While I admired that the story is about an unlikable person, some may claim detestable, I think he is only interesting on the surface. Cranston does a commendable job in delivering precise facial expressions and subtle body languages meant to communicate great discontent within an otherwise wonderful life. When the camera focuses on that aging, expressive face and simply allows the viewers to extract meaning from the way he looks, the way he sits, and the way he observes from a dirty window, the picture is most engaging.
However, narration is prevalent in this chamber piece. It is used as a crutch to explain when the material’s inherent strength is to show. Words lie, especially given an untrustworthy narrator who is so into himself, but behavior leaves less room for dishonesty. Notice that humor, most often situational, is a welcome addition because it breaks Howard’s monotone and boring thoughts. Conflicts or potential conflicts that arise from situations tend to show rather than tell. I believe the decision to add voiceover is a way to satisfy mainstream audiences. Because it is afraid to be silent, to rely on images, it does a disservice to the nature of the film.

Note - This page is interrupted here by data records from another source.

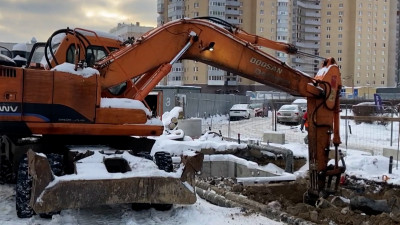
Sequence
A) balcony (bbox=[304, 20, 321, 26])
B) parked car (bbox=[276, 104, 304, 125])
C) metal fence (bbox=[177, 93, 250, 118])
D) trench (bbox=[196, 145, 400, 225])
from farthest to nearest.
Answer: balcony (bbox=[304, 20, 321, 26])
metal fence (bbox=[177, 93, 250, 118])
parked car (bbox=[276, 104, 304, 125])
trench (bbox=[196, 145, 400, 225])

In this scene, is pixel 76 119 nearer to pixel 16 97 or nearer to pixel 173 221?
pixel 16 97

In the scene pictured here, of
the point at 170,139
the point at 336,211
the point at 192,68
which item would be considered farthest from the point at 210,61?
the point at 192,68

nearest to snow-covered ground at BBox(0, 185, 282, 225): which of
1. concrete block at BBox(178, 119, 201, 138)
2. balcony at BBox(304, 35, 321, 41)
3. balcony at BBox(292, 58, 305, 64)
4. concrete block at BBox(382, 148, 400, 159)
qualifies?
concrete block at BBox(382, 148, 400, 159)

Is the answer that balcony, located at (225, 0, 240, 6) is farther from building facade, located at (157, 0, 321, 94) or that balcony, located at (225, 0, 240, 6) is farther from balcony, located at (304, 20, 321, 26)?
balcony, located at (304, 20, 321, 26)

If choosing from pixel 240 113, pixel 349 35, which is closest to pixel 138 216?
pixel 240 113

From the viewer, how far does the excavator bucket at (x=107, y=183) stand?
19.0ft

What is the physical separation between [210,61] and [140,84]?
1503 mm

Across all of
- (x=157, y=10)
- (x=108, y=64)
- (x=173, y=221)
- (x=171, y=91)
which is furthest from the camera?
(x=157, y=10)

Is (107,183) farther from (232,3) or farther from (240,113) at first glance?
(232,3)

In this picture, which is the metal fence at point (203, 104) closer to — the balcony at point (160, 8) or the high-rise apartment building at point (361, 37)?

Flashbacks are employed in a smart way. They, too, show rather than tell. While narration is used during flashbacks, the images are powerful enough, and occasionally quite moving, to ignore the words being hammered into our ears. These quick visitations to the past are informative—many of them directly tethered to our further understanding of Howard and why he allowed himself to treat his family the way he did. Initially, we are led to believe his motivation is to punish his wife for a quarrel earlier in the day. It is much deeper than that. For instance, the material touches upon the competitive drive of being “a man,” a twisted, toxic interpretation of masculinity. Note how Howard consistently underlines his role as a provider when, in reality, his wife, too, works in order to pay the bills.
Adapted to the screen and directed by Robin Swicord, “Wakefield” is tolerable because it does not provide the audience easy answers. In fact, it is like sorting through mud with hopes that there are minuscule nuggets of gold hidden among the grime. On this level, I thought it was curious. On the other hand, it absolutely makes compromises in order to have some sort of commercial appeal—strange because I cannot imagine mainstream viewers would be drawn to this type of material or story in the first place. Hence, why not just go all the way and risk it all in order to create work that functions at its fullest potential?